# Problem to solve:
Output only the lines below from the one holding "Kisabac Lusamutner anons" down to the one holding "haryana government has", both end lines included and every picture dropped.

# Record set:
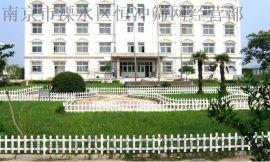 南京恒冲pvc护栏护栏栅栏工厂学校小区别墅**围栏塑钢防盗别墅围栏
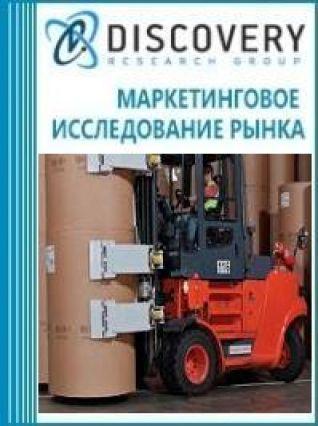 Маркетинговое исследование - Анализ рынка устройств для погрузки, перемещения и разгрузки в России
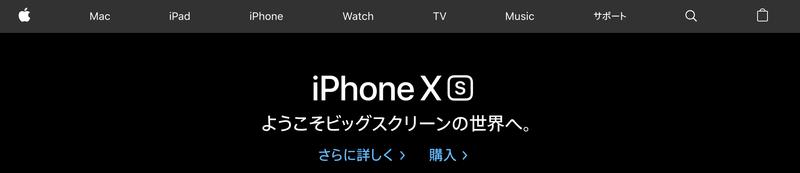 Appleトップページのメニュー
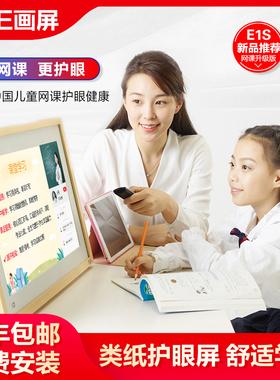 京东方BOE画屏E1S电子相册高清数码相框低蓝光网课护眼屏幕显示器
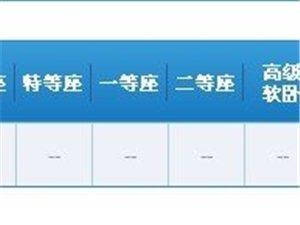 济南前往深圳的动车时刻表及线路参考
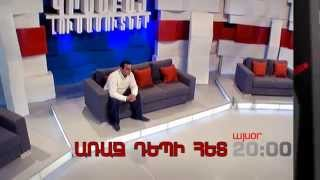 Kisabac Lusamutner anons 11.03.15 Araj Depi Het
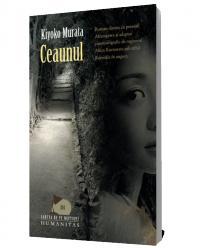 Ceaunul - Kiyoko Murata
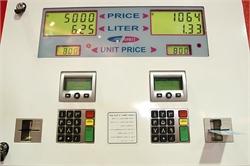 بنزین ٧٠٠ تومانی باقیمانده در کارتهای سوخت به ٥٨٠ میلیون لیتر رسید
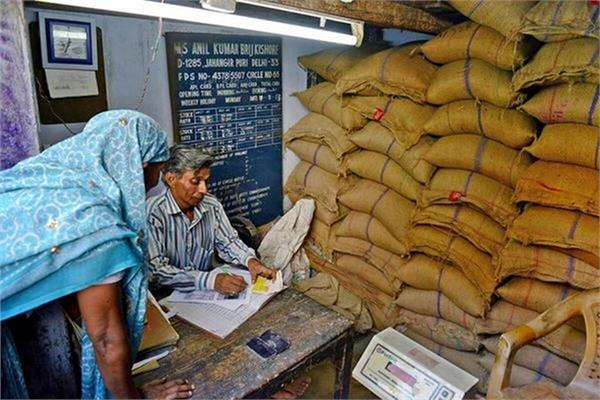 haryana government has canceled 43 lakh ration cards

--

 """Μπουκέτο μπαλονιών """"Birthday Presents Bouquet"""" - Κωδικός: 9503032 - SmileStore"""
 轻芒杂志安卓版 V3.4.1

* * *

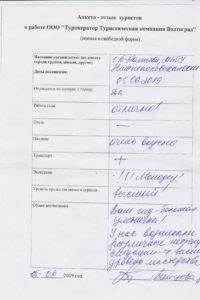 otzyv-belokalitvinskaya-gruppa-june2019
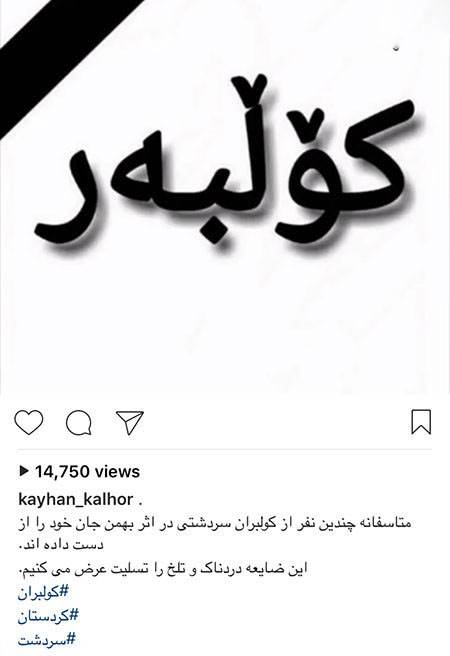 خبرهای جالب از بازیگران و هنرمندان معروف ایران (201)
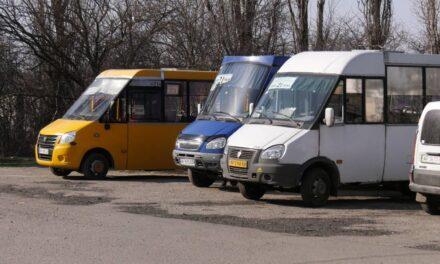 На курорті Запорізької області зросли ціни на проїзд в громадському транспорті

# Task result:
 Kisabac Lusamutner anons 11.03.15 Araj Depi Het
 Ceaunul - Kiyoko Murata
 بنزین ٧٠٠ تومانی باقیمانده در کارتهای سوخت به ٥٨٠ میلیون لیتر رسید
 haryana government has canceled 43 lakh ration cards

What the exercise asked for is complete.